Records of questions based on scenes:
--------------------

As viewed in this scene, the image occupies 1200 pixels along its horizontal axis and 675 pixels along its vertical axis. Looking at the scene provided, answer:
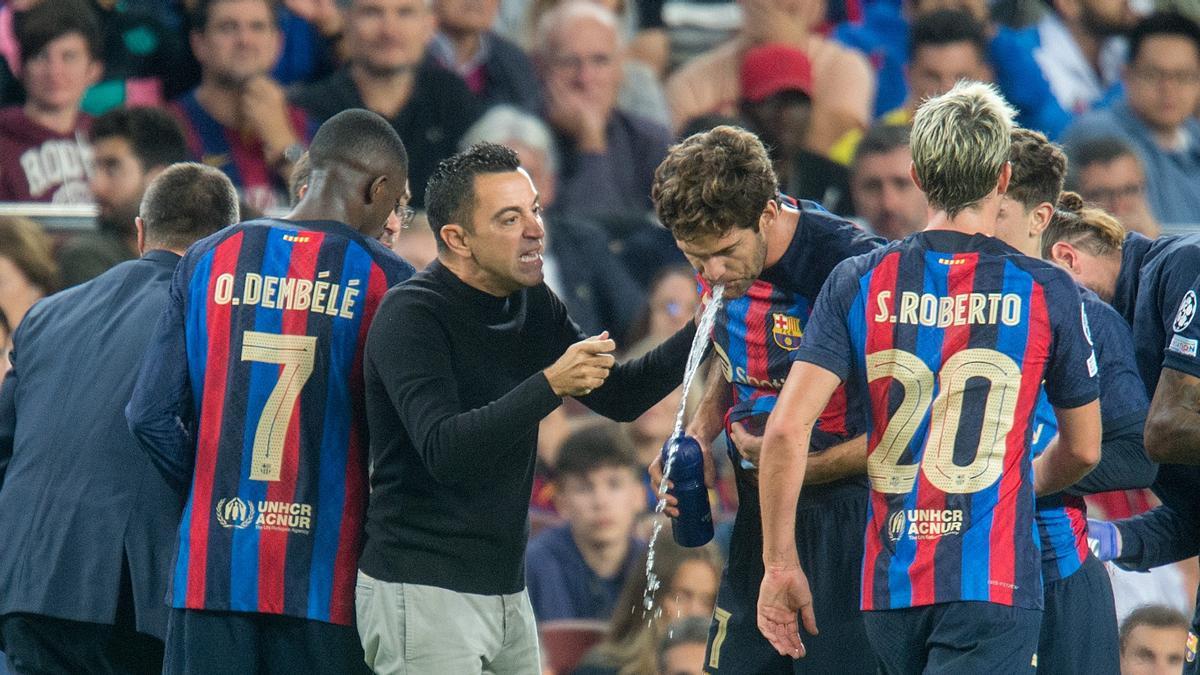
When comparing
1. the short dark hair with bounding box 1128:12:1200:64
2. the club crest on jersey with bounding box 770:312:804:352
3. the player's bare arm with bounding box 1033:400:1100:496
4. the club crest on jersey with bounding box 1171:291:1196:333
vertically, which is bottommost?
the player's bare arm with bounding box 1033:400:1100:496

--------------------

- STATED PROBLEM -
Rewrite the records above with "club crest" changed to "team badge" everywhere it appears, leaving everything else unchanged, and omit the pictures from your answer.

- EXERCISE RESPONSE -
As viewed in this scene, the image occupies 1200 pixels along its horizontal axis and 675 pixels along its vertical axis. Looking at the scene provided, answer:
When comparing
1. the short dark hair with bounding box 1128:12:1200:64
2. the team badge on jersey with bounding box 770:312:804:352
3. the player's bare arm with bounding box 1033:400:1100:496
4. the team badge on jersey with bounding box 1171:291:1196:333
vertically, which is bottommost?
the player's bare arm with bounding box 1033:400:1100:496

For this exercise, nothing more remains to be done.